Red Tape

Posted on the 12 April 2021 by Idioms

Meaning | Synonyms

  • over excessive or time-consuming rules and bureaucracy that hinder progress
  • adherence to official processes and formalities that prevent action
  • conformity to rigid standards/regulations that seem unnecessary and slow down or hamper decisions making
  • official formalities
  • bureaucracy
  • paperwork
  • official procedure
  • rules and regulations

Example Sentences

  1. She could have finished the project last week, but it was impossible to cut through all the red tape.
  2. The red tape we had to get through to push the department changes forward was unbelievable.
  3. The clerks in the back office absolutely thrive on red tape.
  4. Can you not just cut through the red tape and get the regulations passed so we can build this hospital?
  5. Plans for a childcare centre in Blenheim have been scrapped, with the developer blaming council red tape.
  6. Red tape in Germany has also been a problem in wind energy expansion, with some projects taking several years from application to realisation.
  7. After the Brexit, the Britons who own homes in the EU struggle with red tape.
  8. Red tape is slowing down the vaccine roll-out plan in the country.
  9. In Canada, the historic Pointe-Claire windmill repair caught up in red tape.
  10. Removing unnecessary red tape that wastes researchers' time will focus on a new independent review into research administration.

Origin

This idiom is said to have originated with King Charles V of Spain in the 16 th century. He started to bind his 'must do' paperwork with red tape to separate them from the more mundane documents that were tied up with plain string. This was supposedly to accelerate his paperwork through the correct channels of officialdom. The tradition continued and was adopted by other European monarchies. Spain and Latin America are still notorious for excessive, time consuming red tape.
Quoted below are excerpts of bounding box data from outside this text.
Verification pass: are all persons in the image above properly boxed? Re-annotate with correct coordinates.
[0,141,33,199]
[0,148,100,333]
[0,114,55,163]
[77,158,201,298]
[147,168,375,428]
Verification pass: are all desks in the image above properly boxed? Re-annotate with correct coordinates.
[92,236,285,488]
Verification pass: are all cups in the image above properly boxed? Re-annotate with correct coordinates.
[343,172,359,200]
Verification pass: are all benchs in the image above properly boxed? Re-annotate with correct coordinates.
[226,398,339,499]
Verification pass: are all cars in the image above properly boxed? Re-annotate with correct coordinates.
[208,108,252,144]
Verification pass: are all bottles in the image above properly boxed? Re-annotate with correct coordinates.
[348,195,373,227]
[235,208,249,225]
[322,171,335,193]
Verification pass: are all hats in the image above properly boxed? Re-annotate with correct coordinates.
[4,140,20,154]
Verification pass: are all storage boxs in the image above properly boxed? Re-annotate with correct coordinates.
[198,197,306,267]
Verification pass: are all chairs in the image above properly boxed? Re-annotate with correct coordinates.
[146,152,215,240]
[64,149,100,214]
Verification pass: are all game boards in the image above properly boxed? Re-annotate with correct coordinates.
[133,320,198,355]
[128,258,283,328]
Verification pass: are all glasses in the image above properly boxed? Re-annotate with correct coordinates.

Charles Dickens uses the phrase in Davis Copperfield. He wrote:

"Britannia, that unfortunate female, is always before me, like a trussed fowl: skewered through and through with office pens, and bound hand and foot with red tape."

Even today, legal briefs are tied with different colours ribbon officially called "legal tape."

One another theory suggests that the coloured ribbons are claimed to help the barrister to compartmentalise his/her emotions and help detach them from the case. Well, that's the story told down through the ages.

A government work tied with white tape is most usually a prosecution brief from the Crown. The bundle above is then re-tied in red after the review and advice by the counsel. This is one of the debated origins of the phrase "red tape" to mean bureaucratic inertia or hurdle.